* _What is being asked_:
Transcribe all of the records word for word, please, omitting the pictures.

Dataset excerpts:
[Start of section]
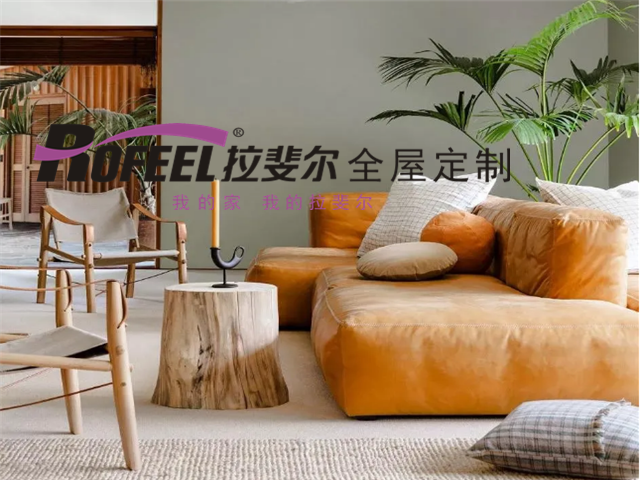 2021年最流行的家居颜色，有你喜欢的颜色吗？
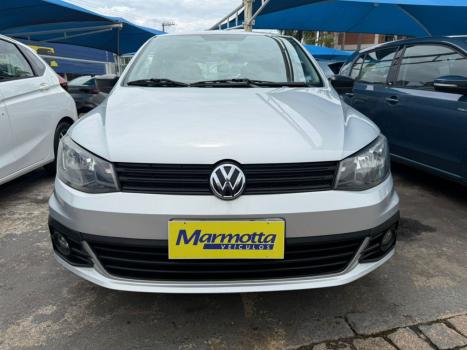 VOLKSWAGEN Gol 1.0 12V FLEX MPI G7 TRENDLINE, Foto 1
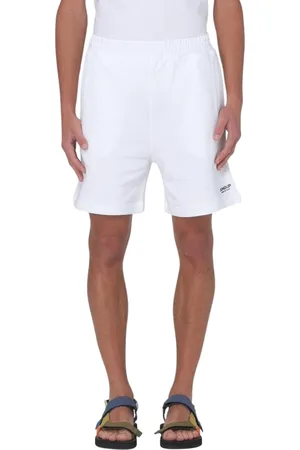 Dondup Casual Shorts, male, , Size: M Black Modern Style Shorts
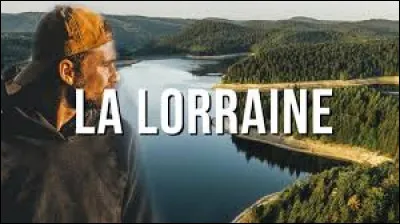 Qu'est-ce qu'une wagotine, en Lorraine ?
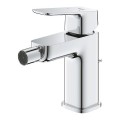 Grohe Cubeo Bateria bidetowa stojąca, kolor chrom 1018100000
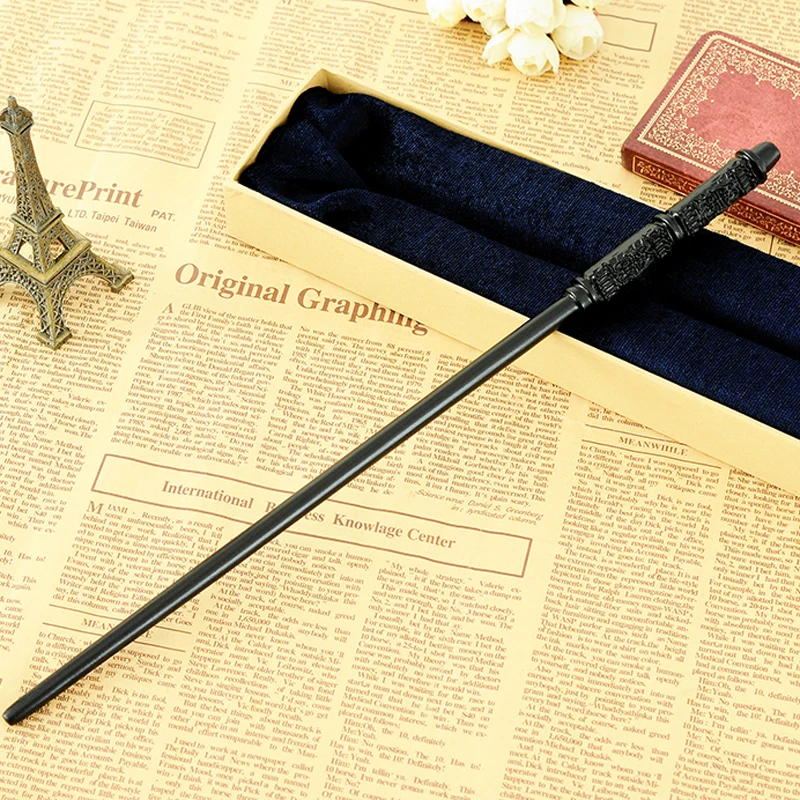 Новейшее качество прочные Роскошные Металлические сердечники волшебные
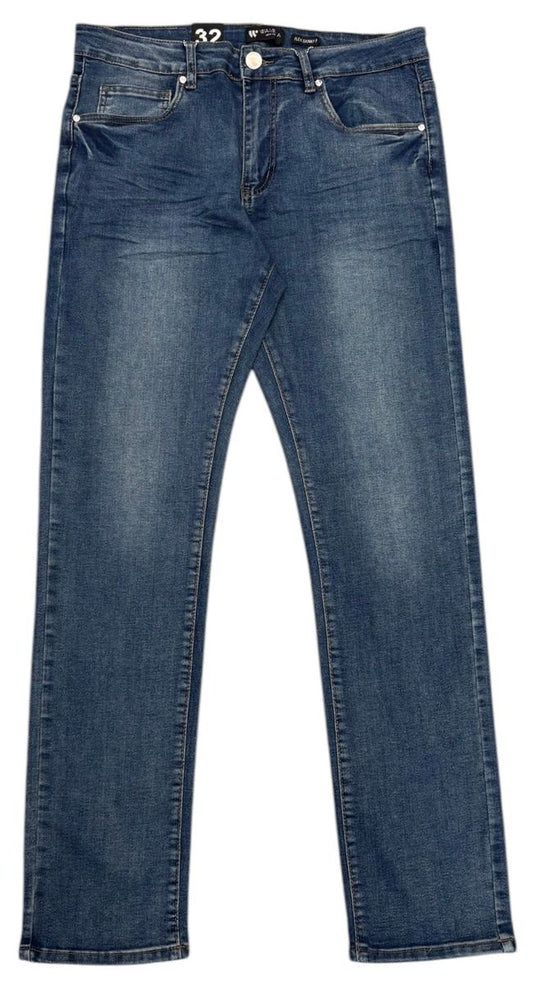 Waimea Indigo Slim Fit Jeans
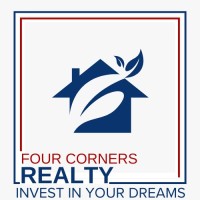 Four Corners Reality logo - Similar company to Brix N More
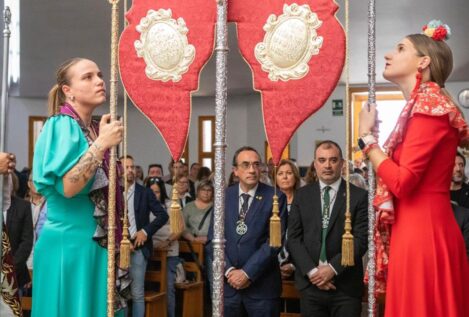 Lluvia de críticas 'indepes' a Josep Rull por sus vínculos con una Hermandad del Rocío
[End of section]
* _Result of this task_:
 2021年最流行的家居颜色，有你喜欢的颜色吗？
 VOLKSWAGEN Gol 1.0 12V FLEX MPI G7 TRENDLINE, Foto 1
 Dondup Casual Shorts, male, , Size: M Black Modern Style Shorts
 Qu'est-ce qu'une wagotine, en Lorraine ?
 Grohe Cubeo Bateria bidetowa stojąca, kolor chrom 1018100000
 Новейшее качество прочные Роскошные Металлические сердечники волшебные
 Waimea Indigo Slim Fit Jeans
 Four Corners Reality logo - Similar company to Brix N More
 Lluvia de críticas 'indepes' a Josep Rull por sus vínculos con una Hermandad del Rocío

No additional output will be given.